Tehran will for “three months record and keep the information of some activities and monitoring equipment” at such sites, Iran’s Atomic Energy Organization said.

This means that cameras will keep running at those sites, “but no footage will be given to the IAEA,” Khatibzadeh said.

If the US sanctions are not lifted within three months, the footage will be deleted, Iran’s atomic body said.

Under the protocol with Iran, the IAEA “collects and analyzes hundreds of thousands of images captured daily by its sophisticated surveillance cameras,” the agency said in 2017. The agency also said then that it had placed “2,000 tamper-proof seals on nuclear material and equipment.”

According to a Friday report, IAEA inspectors last summer found uranium particles at two Iranian nuclear sites that Iran tried to block access to.

Illustrative: Iranian President Hassan Rouhani visits the Bushehr nuclear power plant just outside of Bushehr, Iran, Jan. 13, 2015. (AP Photo/Iranian Presidency Office, Mohammad Berno, File)

Iranian authorities had stonewalled the inspectors from reaching the sites for seven months before the inspection, and Iranian officials have failed to explain the presence of the uranium, the Reuters news agency reported, citing diplomats familiar with the UN agency’s work.

The inspections took place in August and September of 2020, the report said. The IAEA keeps its findings secret and only shared the details of the find with a few countries.

The Wall Street Journal reported the suspicious findings earlier this month, without identifying the material.

The Reuters report did not identify the sites.
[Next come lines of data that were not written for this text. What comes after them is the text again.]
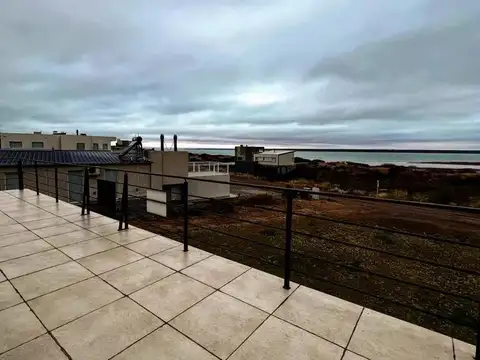 Casa en Venta en Villa El Chocón, USD 200.000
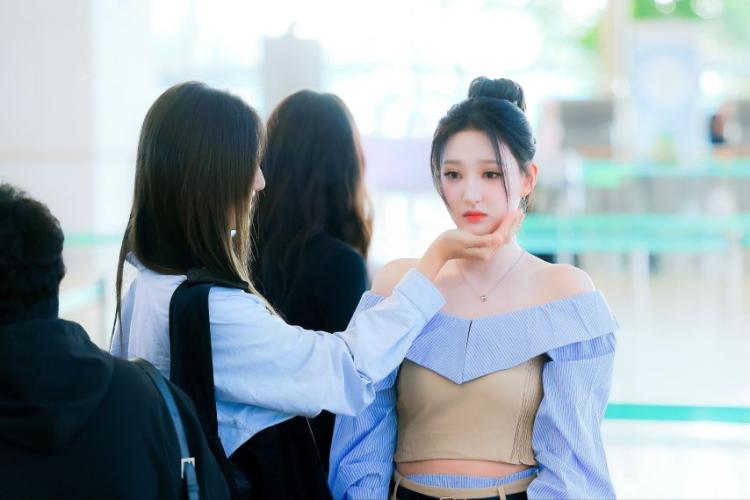 하이키 휘서1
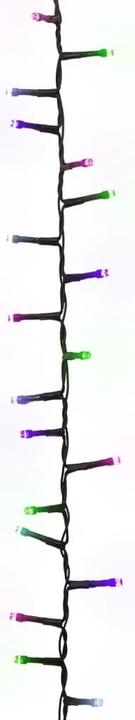 Produktbild vidaXL Theodara (13 m)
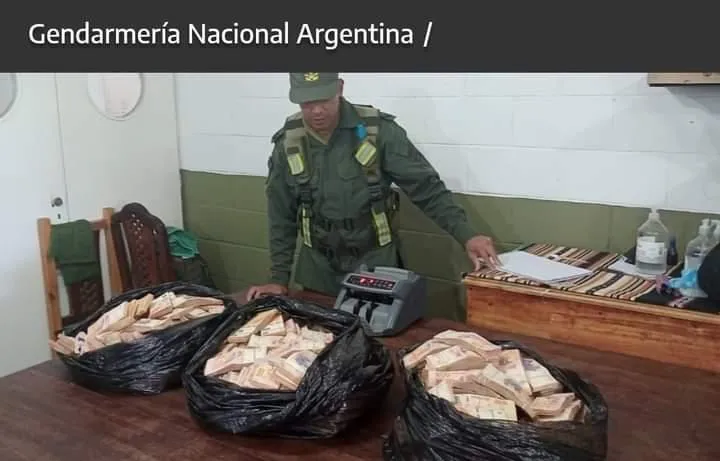 Diputada vende paltas "orgásmicas" para fines solidarios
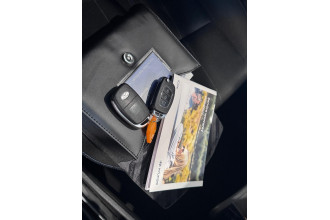 2016 Hyundai Tucson TLe Active X SUV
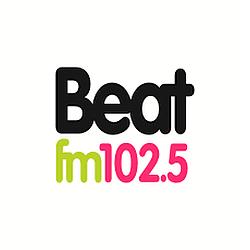 Beat FM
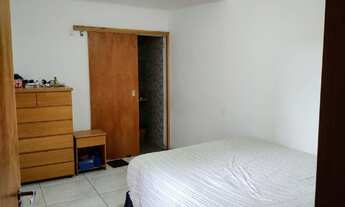 Imagem 4: Casa a venda no Parque Jambeiro em Campinas com 3 quartos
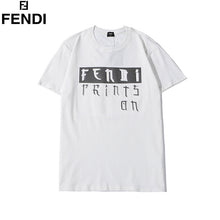 Load image into Gallery viewer, Fendi T-shirt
Earlier reports said one of the sites was in Abadeh, south of Isfahan — a location that in September 2019 was flagged by Netanyahu as the site of an alleged secret nuclear facility. Iran denies that it seeks nuclear weapons; Netanyahu is adamant that the regime is fooling the world, and has said that a trove of nuclear documents concerning its rogue program, smuggled out of Tehran by the Mossad two years ago, proves Iran’s duplicity.

Netanyahu has repeatedly vowed Israel is prepared to act militarily to prevent Iran from obtaining an atomic weapon.